--- Text shown ---

This article is the third in a series about the 2022 presidential election candidates' campaign pledges. In this article, their pledges for Korea-China relations are examined and compared. ―ED
Aides clarify Lee's and Yoon's visions for Korea-China relations
By Kang Seung-woo
South Korea's relations with China have emerged as a key issue facing the next leader to be elected on March 9 and the two leading presidential candidates have offered sharply contrasting approaches to that issue.
Traditionally, presidential candidates only needed focus on dealing with the United States, an undisputed longtime ally of South Korea. But now, those in the race for the top job in government are being asked to consider how to deal with China, which has emerged as South Korea's largest trading partner.
Currently, Lee Jae-myung of the ruling Democratic Party of Korea (DPK) and Yoon Suk-yeol of the main opposition People Power Party (PPP) are the top two contenders in the March 9 presidential election.
"Amid the U.S.-China confrontation, what kind of policy toward China to adopt is not easy. Previous governments handled China case by case. In other words, South Korea favored the U.S. one time, but it also sided with China the other time, which placed South Korea on the horns of a diplomatic dilemma," said Wi Sung-lac, chairman of the DPK's Pragmatic Foreign Affairs Committee.
In particular, the Moon Jae-in administration as well as the former Park Geun-hye administration had to face pressure to choose between the U.S. and China despite Seoul's pursuit of a "balanced diplomacy."
"What Lee Jae-myung keeps in mind is that we have to make an optimal choice based on national interests, rather than siding with either the U.S. or China. In that sense, Lee thinks that based on its alliance with the U.S., South Korea should develop a strategic partnership with China," Wi added.

--- Items ---

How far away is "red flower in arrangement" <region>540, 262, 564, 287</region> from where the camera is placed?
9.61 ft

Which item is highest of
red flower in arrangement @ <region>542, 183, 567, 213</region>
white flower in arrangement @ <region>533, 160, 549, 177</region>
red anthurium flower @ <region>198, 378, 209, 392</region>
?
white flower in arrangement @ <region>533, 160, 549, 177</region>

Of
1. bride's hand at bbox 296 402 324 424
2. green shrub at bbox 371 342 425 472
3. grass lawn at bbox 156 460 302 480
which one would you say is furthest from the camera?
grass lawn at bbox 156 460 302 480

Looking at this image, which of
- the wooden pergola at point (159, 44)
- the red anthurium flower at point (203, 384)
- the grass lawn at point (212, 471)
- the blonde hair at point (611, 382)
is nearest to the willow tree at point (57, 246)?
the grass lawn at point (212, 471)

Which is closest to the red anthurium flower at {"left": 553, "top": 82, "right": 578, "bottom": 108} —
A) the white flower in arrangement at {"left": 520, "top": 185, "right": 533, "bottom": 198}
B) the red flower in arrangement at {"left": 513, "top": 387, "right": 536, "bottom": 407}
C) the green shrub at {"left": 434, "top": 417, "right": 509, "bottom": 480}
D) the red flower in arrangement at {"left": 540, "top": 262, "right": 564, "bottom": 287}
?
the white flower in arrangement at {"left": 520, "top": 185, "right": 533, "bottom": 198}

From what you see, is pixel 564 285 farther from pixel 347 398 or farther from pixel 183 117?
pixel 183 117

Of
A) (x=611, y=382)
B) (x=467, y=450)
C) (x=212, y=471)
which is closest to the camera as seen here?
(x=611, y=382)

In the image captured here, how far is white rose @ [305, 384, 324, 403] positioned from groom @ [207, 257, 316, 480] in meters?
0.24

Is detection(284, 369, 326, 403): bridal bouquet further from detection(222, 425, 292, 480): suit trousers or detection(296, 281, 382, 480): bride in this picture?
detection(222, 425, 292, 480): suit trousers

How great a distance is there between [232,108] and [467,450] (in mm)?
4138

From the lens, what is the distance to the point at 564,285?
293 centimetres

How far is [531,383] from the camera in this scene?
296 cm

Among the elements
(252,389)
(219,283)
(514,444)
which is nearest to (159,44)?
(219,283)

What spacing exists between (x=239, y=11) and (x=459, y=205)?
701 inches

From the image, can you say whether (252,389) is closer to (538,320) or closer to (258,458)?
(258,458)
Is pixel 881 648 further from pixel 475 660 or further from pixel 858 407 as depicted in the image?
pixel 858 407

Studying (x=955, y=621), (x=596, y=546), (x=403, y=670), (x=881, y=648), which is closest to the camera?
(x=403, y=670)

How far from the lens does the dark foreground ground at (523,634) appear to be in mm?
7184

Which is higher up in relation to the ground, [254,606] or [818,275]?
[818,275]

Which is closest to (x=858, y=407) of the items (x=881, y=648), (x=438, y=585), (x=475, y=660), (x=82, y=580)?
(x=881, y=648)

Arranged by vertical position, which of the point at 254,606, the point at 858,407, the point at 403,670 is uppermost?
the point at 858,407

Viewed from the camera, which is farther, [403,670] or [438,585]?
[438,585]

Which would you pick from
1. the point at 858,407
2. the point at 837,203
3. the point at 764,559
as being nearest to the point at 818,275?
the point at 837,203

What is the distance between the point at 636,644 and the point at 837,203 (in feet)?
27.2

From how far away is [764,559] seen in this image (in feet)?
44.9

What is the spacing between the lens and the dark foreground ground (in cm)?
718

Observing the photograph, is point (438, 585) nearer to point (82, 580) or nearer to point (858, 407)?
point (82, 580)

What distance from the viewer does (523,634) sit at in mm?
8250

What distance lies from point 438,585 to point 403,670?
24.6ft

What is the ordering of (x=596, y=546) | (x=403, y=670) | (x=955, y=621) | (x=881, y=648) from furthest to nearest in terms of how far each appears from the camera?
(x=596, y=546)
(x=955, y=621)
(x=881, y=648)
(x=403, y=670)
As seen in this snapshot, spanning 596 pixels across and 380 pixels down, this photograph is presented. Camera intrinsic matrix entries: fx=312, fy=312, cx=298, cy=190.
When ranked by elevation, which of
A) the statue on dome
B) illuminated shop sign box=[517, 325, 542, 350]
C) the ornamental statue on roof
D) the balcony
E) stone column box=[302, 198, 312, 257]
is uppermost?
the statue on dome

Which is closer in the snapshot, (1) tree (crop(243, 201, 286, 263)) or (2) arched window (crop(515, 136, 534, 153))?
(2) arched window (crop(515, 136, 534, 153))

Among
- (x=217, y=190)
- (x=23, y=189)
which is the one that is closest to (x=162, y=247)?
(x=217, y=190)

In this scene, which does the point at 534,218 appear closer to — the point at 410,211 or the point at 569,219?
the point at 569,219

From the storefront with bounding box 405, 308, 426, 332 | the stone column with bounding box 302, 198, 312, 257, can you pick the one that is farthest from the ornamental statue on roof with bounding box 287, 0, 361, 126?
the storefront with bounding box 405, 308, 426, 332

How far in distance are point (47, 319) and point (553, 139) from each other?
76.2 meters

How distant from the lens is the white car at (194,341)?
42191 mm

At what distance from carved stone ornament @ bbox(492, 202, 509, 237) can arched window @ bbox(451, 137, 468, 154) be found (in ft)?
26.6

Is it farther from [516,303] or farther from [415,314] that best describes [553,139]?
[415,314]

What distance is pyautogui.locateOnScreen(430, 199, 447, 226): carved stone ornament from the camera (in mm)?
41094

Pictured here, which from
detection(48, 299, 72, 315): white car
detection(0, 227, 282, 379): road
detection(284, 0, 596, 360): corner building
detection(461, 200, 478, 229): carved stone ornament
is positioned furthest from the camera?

---

▶ Task to carry out:
Continue the article on Lee's and Yoon's approaches to Korea-China relations, starting after its last paragraph. The data has no connection to the article on the candidates' China policies.

▶ Task result:
On the other hand, Yoon's side, which prioritizes the ROK-U.S. alliance that it claims has been damaged under the Moon administration, is vowing to strengthen strategic cooperation with China on the basis of mutually beneficial respect. The ROK stands for the Republic of Korea, South Korea's official name.
"So far, the incumbent government has shown signs of tilting toward China over the U.S., although pending bilateral issues, including Beijing's ban on South Korean content, have not been completely solved in the wake of the THAAD deployment," said Kim Sung-han, a former vice foreign minister who serves as Yoon's chief foreign policy adviser.
Following South Korea's decision to deploy a Terminal High Altitude Area Defense (THAAD) system in 2016 in order to effectively contain North Korea's evolving missile program, the Chinese government launched an economic retaliation campaign by imposing an unofficial boycott on Korean products and enforcing tourism restrictions.
China strongly opposes the U.S. missile defense shield on Korean soil, claiming that the powerful radar of the system can be used to spy on its military maneuvers and hurt its security interests.
With regard to the THAAD issue, Lee and Yoon remain far apart.
Recently, Yoon pledged to strengthen the extended deterrence provided by the U.S. in favor of additional deployments of THAAD here in proportion to North Korea's growing missile threat. That pledge drew criticism from Lee who likened Yoon to a warmonger and expressed alarm at the enormous price South Korea would have to pay in the event China wages another economic retaliation campaign against Seoul's additional deployment of THAAD.
In addition, Lee claims that there is no need to bring another THAAD battery to the Korean Peninsula to defend Seoul and its surrounding areas against North Korean missiles, because Pyongyang will use low-tier short- and mid-range missiles if it decides to attack the South's capital.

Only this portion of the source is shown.